Argonne's Snir honored as one of HPCwire's "People to Watch" in 2012

By Eleanor TaylorJanuary 24, 2012

Argonne National Laboratory's Marc Snir has been named one of HPCwire's "People to Watch" in 2012. These individuals are selected from leaders in academia, government, industry, and vendor communities, who HPCWire believes will influence of high-performance computing in the near-future and beyond.

Snir heads Argonne's Mathematics and Computer Science Division (MCS), which has long been a world leader in advanced computing and scalable software. His research focuses on parallel architectures and algorithms, programming models, tools, and performance analysis.

"I am honored to be recognized by HPCwire as a leader in high-performance computing," said Snir. "Argonne has long been at the forefront of advanced computing and scalable parallel software, and I hope to continue this tradition as we enter the exascale era."

In addition to his position at Argonne, Snir is Michael Faiman and Saburo Muroga Professor at the University of Illinois at Urbana-Champaign (UIUC). He also continues to serve as co-PI of the petascale Blue Waters project at the National Center for Supercomputing Applications.

Snir received his doctorate in mathematics from the Hebrew University of Jerusalem. After a postdoctoral fellowship at the University of Edinburgh, he was on the faculty of New York University and later the Hebrew University of Jerusalem. He subsequently worked at the IBM T.J. Watson Research Center, where he led the research group responsible for major contributions to the IBM SP scalable parallel system and the IBM Blue Gene system; he also was a major contributor to the design of the Message Passing Interface. In 2001, he joined the faculty at UIUC, where he chaired the Department of Computer Science until 2007. He was the first director of the Illinois Informatics Institute, co-director of the Intel and Microsoft Universal Parallel Computing Research Center, and is co-director of the Illinois INRIA Center for Petascale Computing.

Among his other honors, Snir received two IBM Outstanding Innovation Awards for his research on hierarchical memory models and on parallel system architecture and software structure and a Corporate Award for work on scalable parallel communications and software technologies. He also is a fellow of the American Association for the Advancement of Science, the Association for Computing Machinery, and the Institute of Electrical and Electronics Engineers.

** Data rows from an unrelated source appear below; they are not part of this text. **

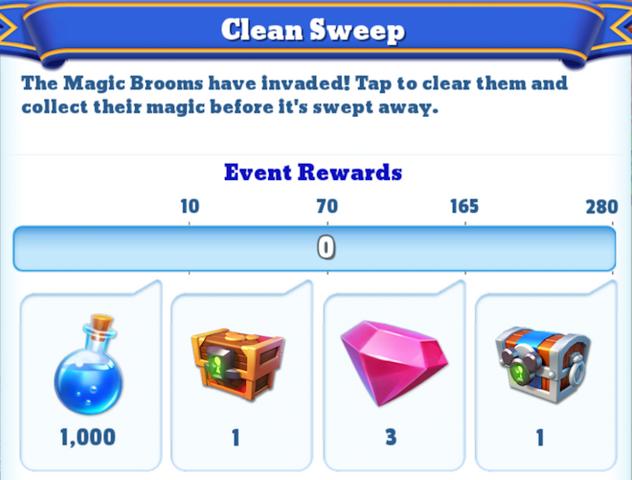 File:Me-clean sweep-5-milestones.png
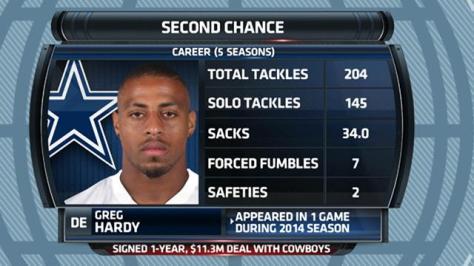 Greg Hardy's NFL Statistics
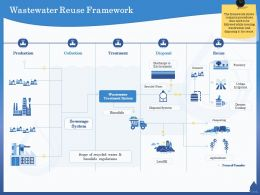 Wastewater Reuse Framework Landfill Ppt Powerpoint Presentation Styles Elements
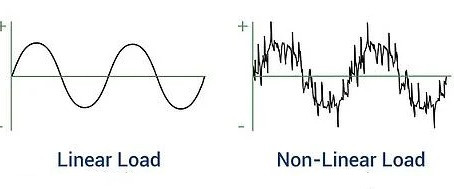 Total Harmonic Distortion & Its Measurement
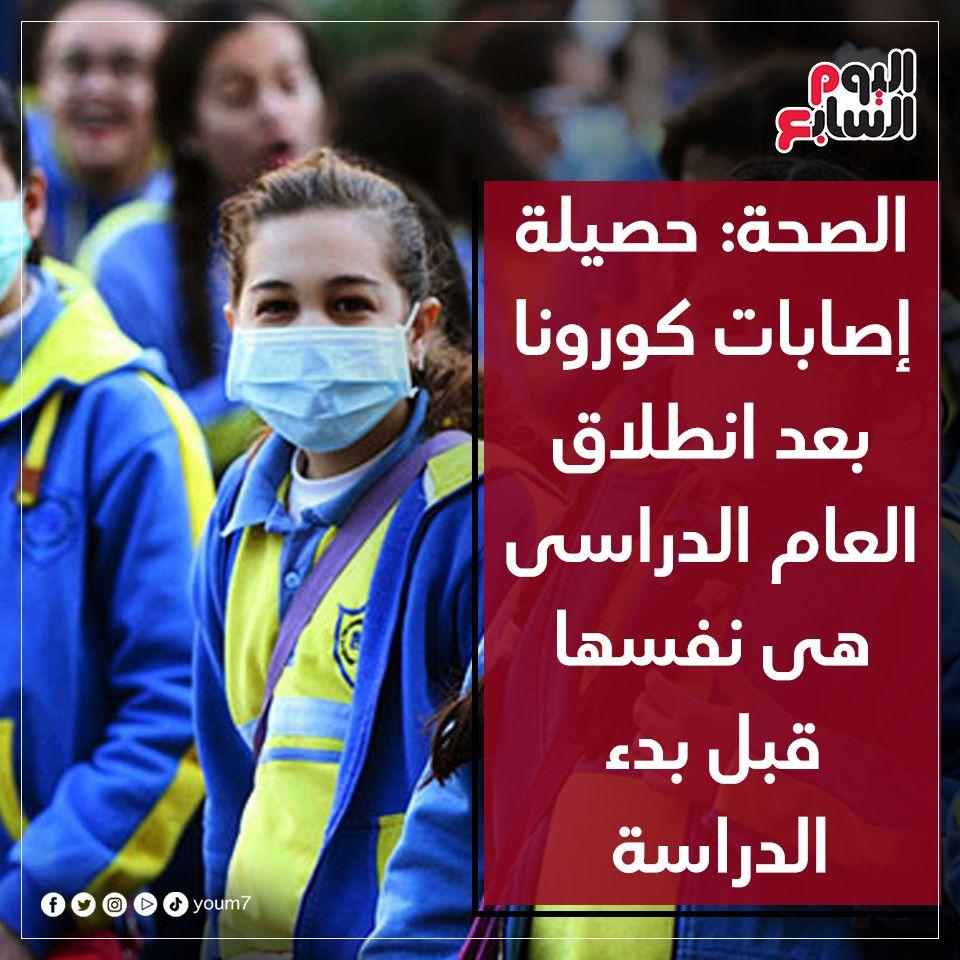 الصحة: لا يوجد إصابات كبيرة بكورونا بين تلاميذ المدارس 44441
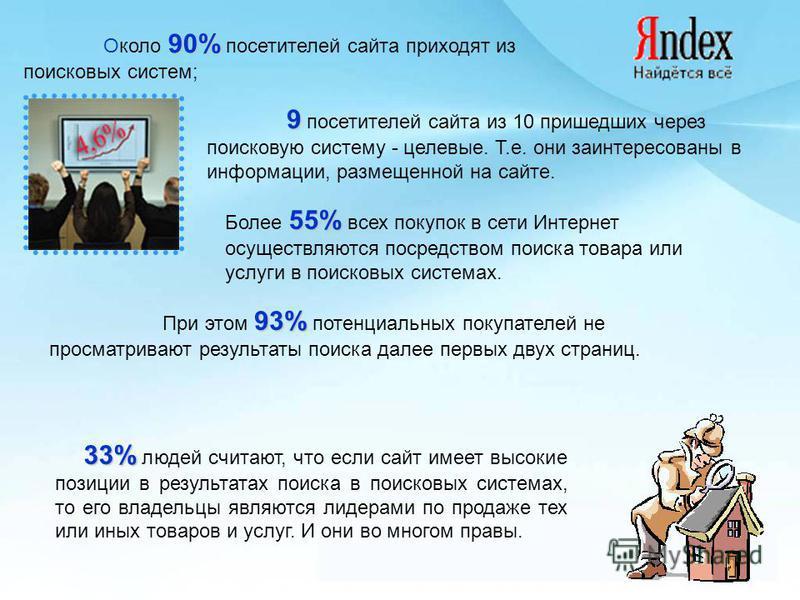 33% 33% людей считают, что если сайт имеет высокие позиции в результатах поиска в поисковых системах, то его владельцы являются лидерами по продаже тех или иных товаров и услуг. И они во многом правы. 90% Около 90% посетителей сайта приходят из поиск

Argonne National Laboratory seeks solutions to pressing national problems in science and technology. The nation's first national laboratory, Argonne conducts leading-edge basic and applied scientific research in virtually every scientific discipline. Argonne researchers work closely with researchers from hundreds of companies, universities, and federal, state and municipal agencies to help them solve their specific problems, advance America's scientific leadership and prepare the nation for a better future. With employees from more than 60 nations, Argonne is managed by UChicago Argonne, LLC for the U.S. Department of Energy's Office of Science.

By Gail Pieper.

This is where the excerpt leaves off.